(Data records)
------------------------------------
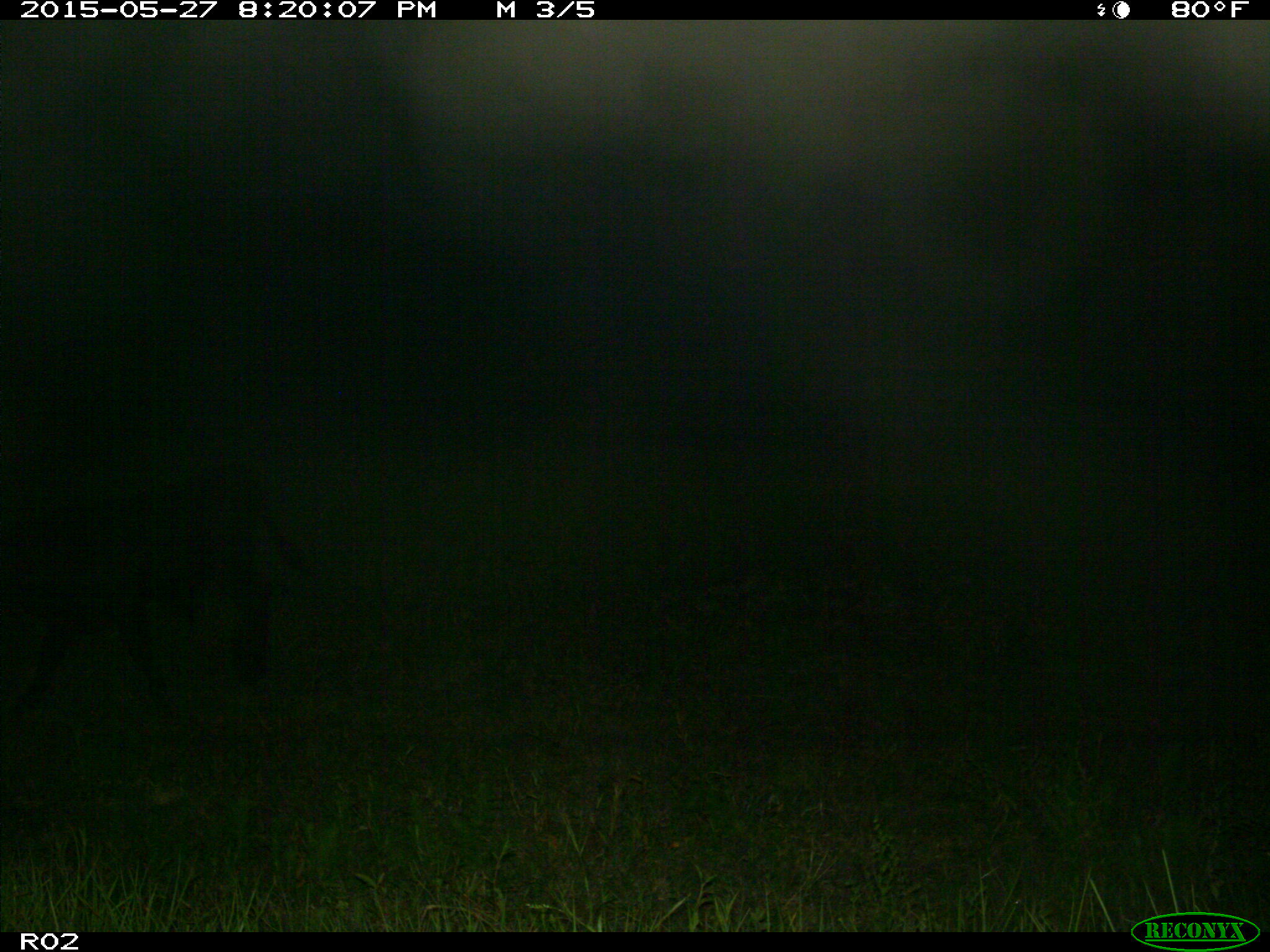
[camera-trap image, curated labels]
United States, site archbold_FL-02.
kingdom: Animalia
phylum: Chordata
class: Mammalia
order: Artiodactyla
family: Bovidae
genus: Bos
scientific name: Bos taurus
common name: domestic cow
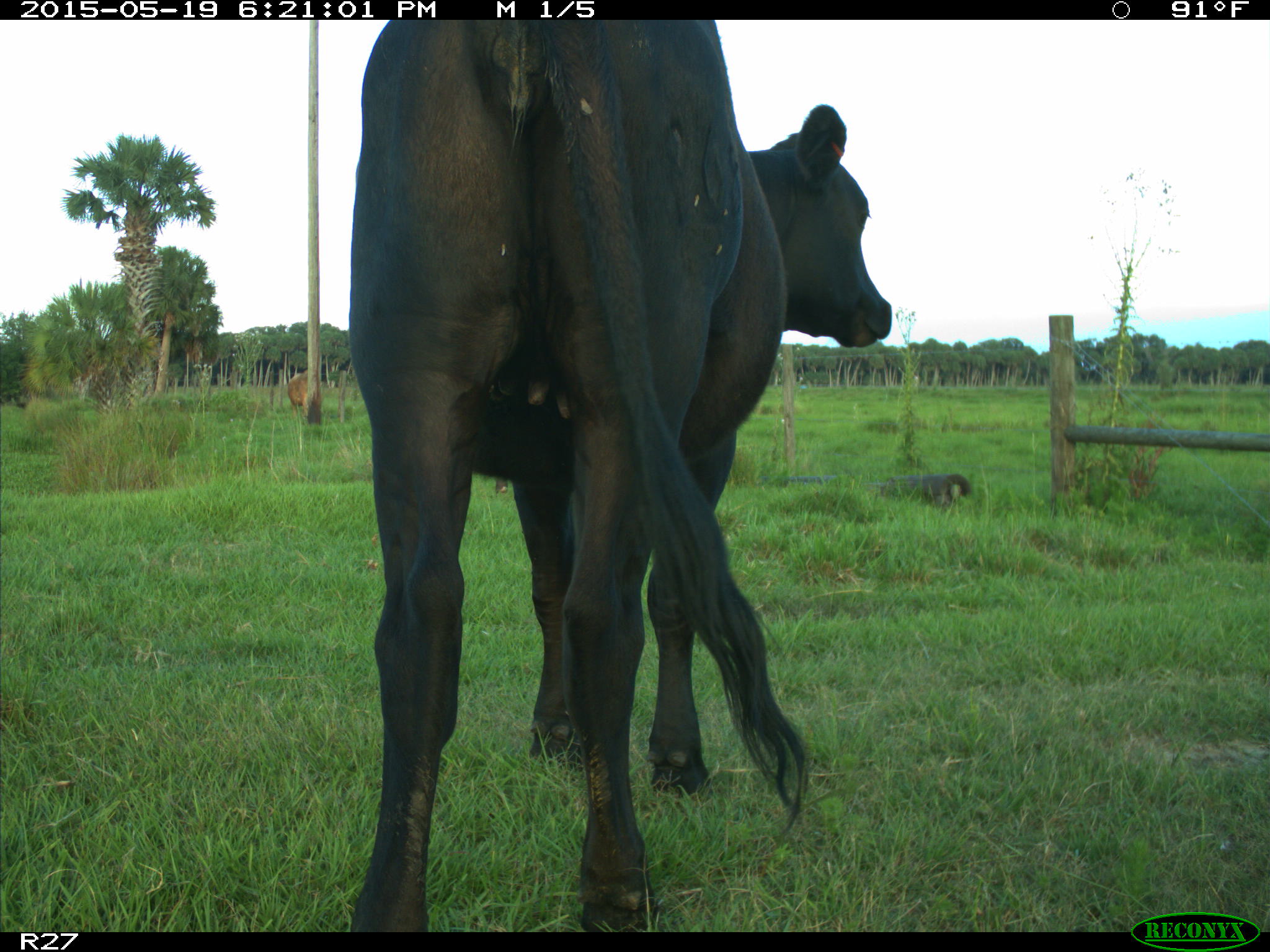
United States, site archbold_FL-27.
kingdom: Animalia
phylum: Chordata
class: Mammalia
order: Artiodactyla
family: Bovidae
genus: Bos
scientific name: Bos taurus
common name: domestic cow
------------------------------------
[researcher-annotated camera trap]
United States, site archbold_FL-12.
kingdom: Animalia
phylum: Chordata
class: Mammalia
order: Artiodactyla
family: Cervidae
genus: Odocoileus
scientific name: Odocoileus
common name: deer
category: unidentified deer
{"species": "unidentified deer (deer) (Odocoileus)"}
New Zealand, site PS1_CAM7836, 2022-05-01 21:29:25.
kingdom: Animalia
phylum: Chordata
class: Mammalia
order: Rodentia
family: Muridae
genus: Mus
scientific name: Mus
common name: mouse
------------------------------------
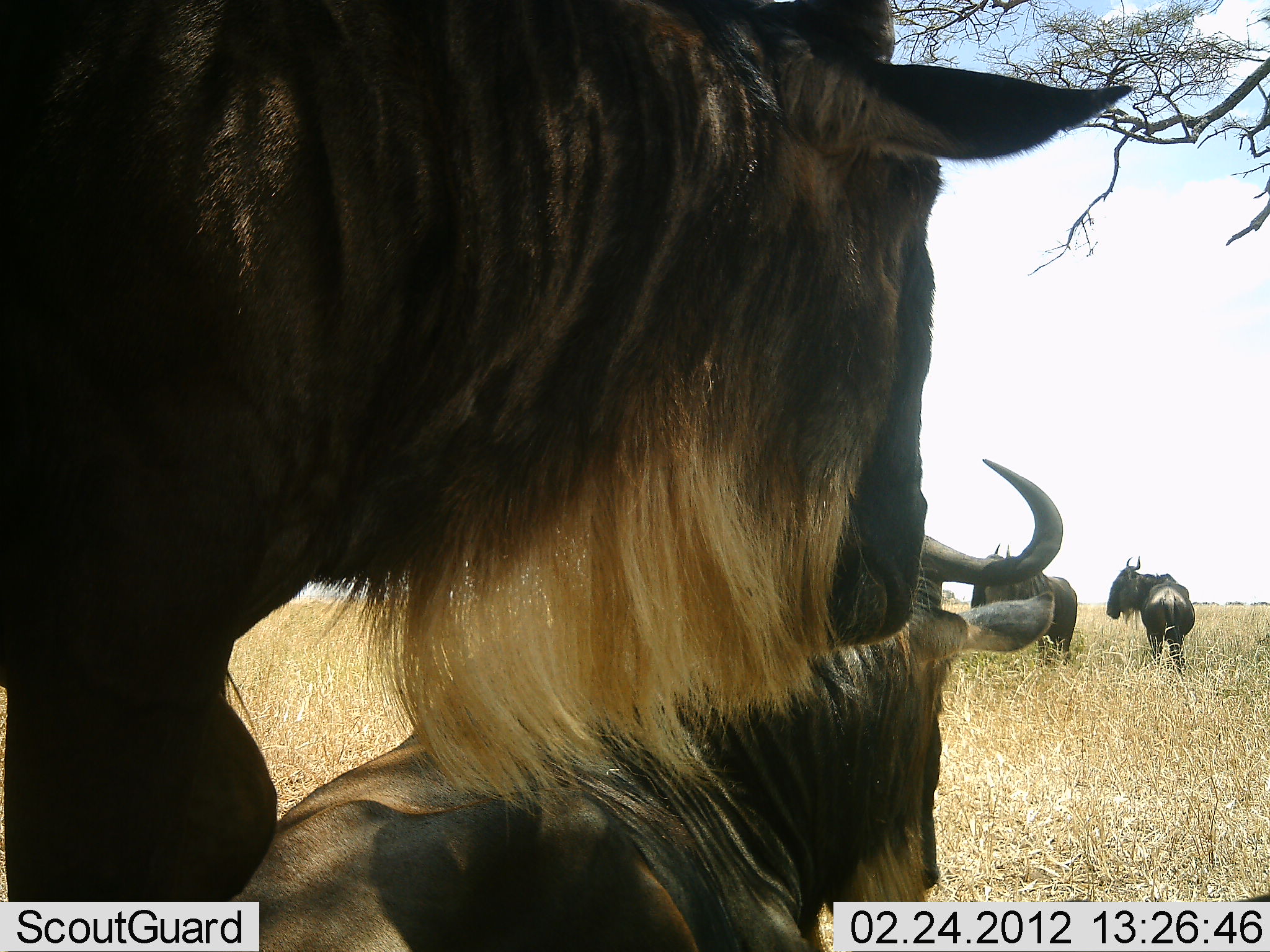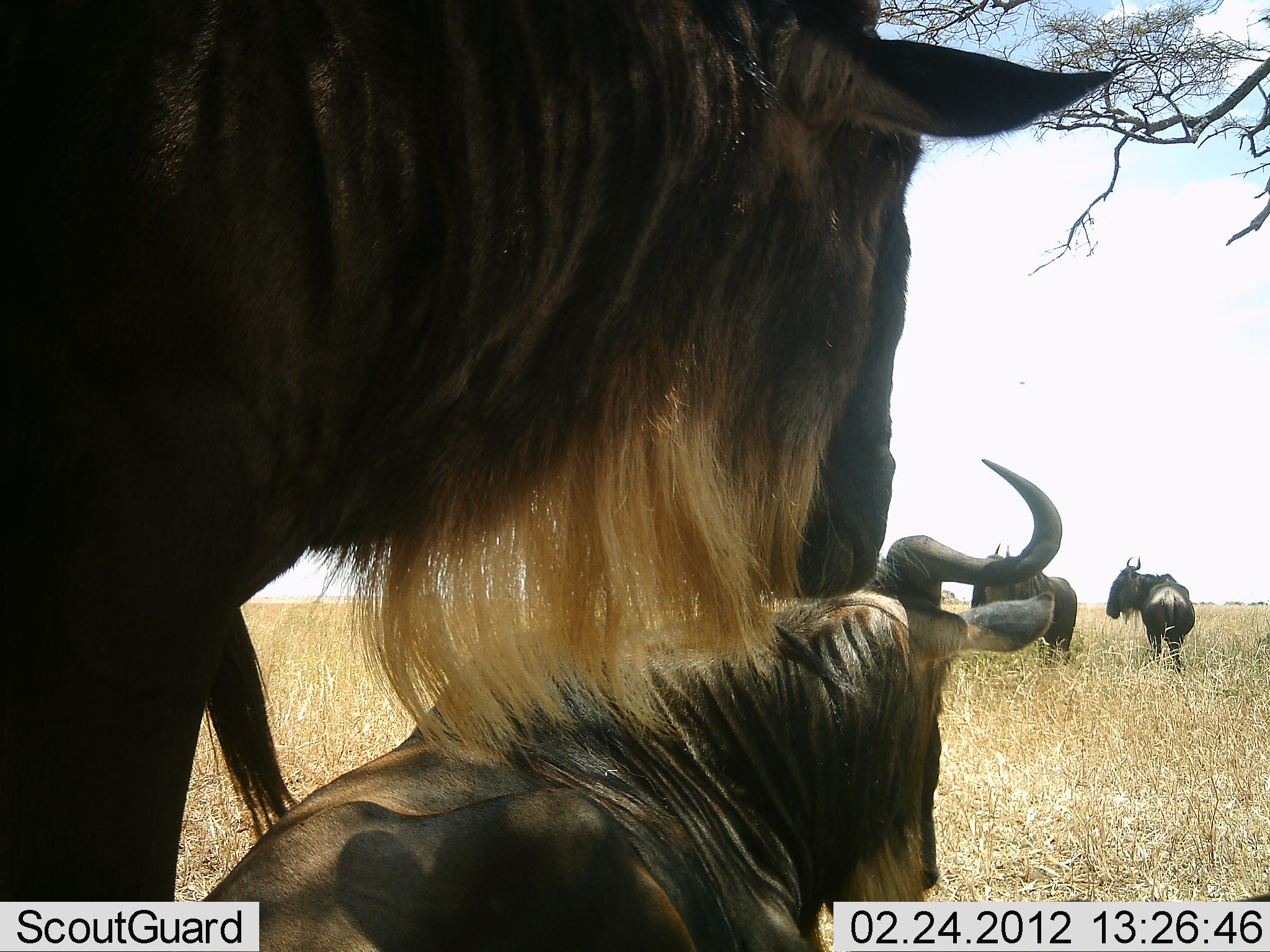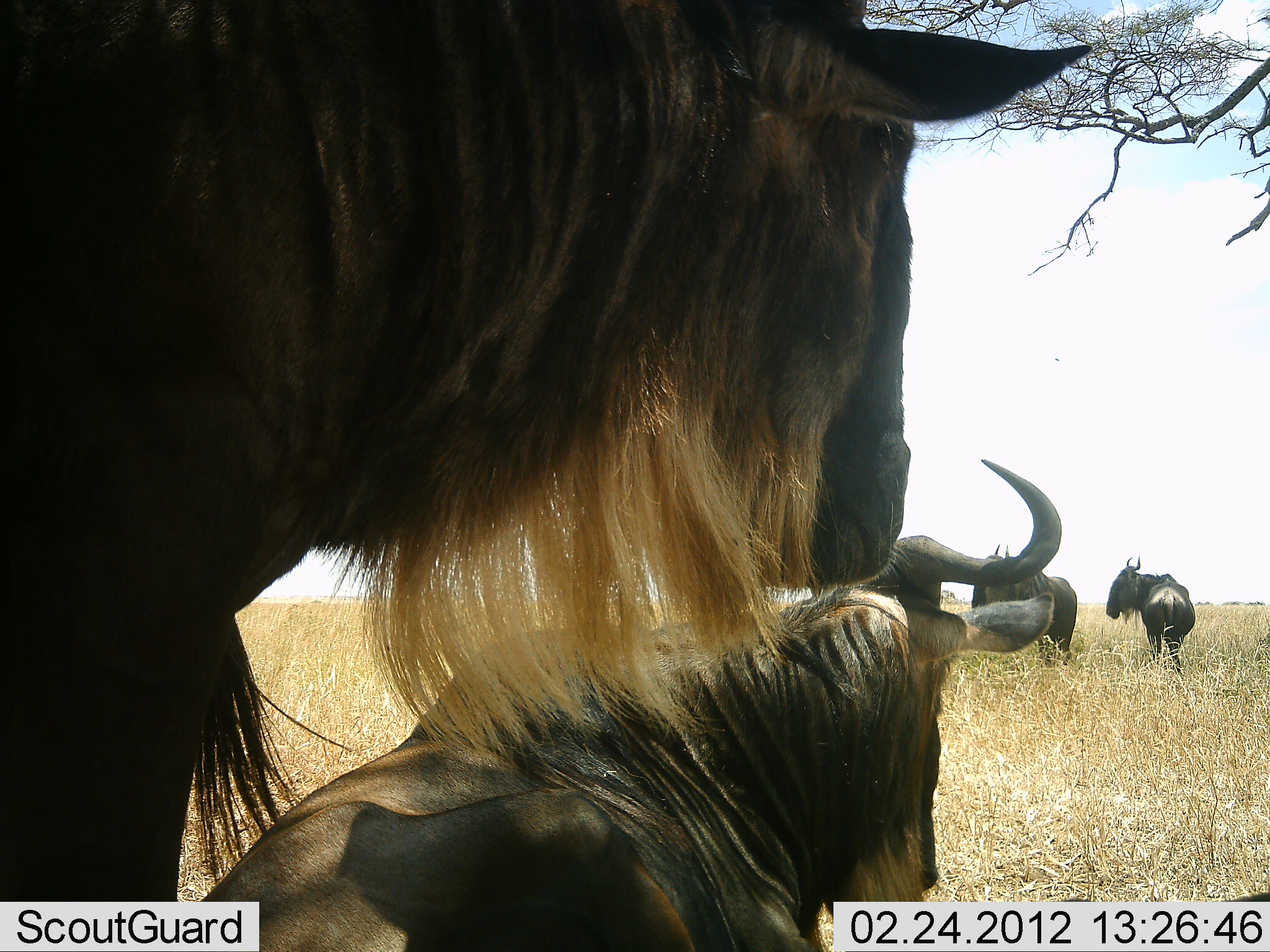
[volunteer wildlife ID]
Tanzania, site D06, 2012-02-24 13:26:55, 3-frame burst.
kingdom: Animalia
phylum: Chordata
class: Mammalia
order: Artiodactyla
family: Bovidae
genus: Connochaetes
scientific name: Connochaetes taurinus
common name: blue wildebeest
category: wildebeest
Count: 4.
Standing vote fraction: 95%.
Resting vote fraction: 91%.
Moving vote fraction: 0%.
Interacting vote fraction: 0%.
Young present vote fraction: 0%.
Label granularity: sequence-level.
------------------------------------
WHAT YOU SHOULD DO:
Copy out, from the data above, each line where the string "States" is present.

EXERCISE OUTPUT:
United States, site archbold_FL-02.
United States, site archbold_FL-27.
United States, site archbold_FL-12.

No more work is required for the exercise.